Co-Hosts: Charles Thomas and Chris Hangartner

News of the Bogus:
Biggest Bogon Emitter: Salon.com (nominated by Neil Purcell) http://www.salon.com/2016/07/31/the_moral_case_for_hillary_clinton_even_if_you_might_dislike_her_this_isnt_the_year_to_back_a_third_party_candidate/

Idiot Extraordinaire: Jill Stein http://www.patheos.com/blogs/accordingtomatthew/2016/08/jill-stein-thinks-wi-fi-could-be-dangerous-for-our-brains/

This Week's Quote: "Political ideology can corrupt the mind, and science." —E.O. Wilson

Lethality of guns vs. lethality of guns:  Elliot Rodger shot ten people, and killed three of them, after stabbing three people, and killing all three of them.

The Republican Party actively threw the 2012 Presidential Election.  They went so far as to commit crimes and violate their own internal rules to ensure that the would face Barrack Obama Original with Barrack Obama White.  (Seriously, speeches about Obamacare contained major passages that were IDENTICAL to passages from Romney's speeches on the mess he put in in Massachusetts, which itself is almost identical to Obamacare.)

You can't do a "Silly Things From Salon" segment, it would need to be the entire site.

Three Miles Island did not breach containment, and harmed precisely nobody.  Almost everyone harmed at Chernobyl was doing something stupid, like hovering over the exposed reactor core in an unshielded helicopter and trying to drop boron into it.

There was a breach of containment into the coolant. The contaminated coolant never left the auxiliary building, so it never got into the environment, but since the auxiliary building was outside the containment zone it was technically a breach of containment.

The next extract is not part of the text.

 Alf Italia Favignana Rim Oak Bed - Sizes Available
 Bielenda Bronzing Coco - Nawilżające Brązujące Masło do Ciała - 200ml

And the kicker to me is still the fact that the problem was caused by a human being opening the backup relief valve, which was the one thing the system couldn't correct on its own!

ALL the major problems that occurred at Three Mile Island were the result of human errors.  It was human error that caused the reserve coolant to be shut off, because the humans thought the reactor core was still immersed in coolant when it wasn't (and this is the biggest error, since this is the one that led to the irreparable problem of partial core meltdown).

These errors were the result of serious faults in the human-machine interface of the computers controlling the plant.  All the alarms sounded the same, so they eventually just disabled all of them since they couldn't tell them anything useful.  The computer wasn't programed to give pertinent information only in a crisis, and spewed out far to much data for the humans to evaluate when they tried to find out what the computer thought was going on.  Meanwhile, when the computer was allowed to manage the problems without human intervention, it kept everything under control, but couldn't tell the humans that because it wasn't programed to pass information on to them properly.

A LOT was learned about how NOT to design control systems from Three Mile Island, and a lot about how humans should respond (mostly, don't mess with what the computer is doing, especially if you don't know what it's doing, because if it didn't know how to manage a nuclear reactor autonomously the whole thing would have failed almost instantly).

And also: if you find a problem, don't just shut off the alarm expecting everything to be okay because there are backups, but FIX THE DAMN PROBLEM as soon as you can (there was a lot of that, too)!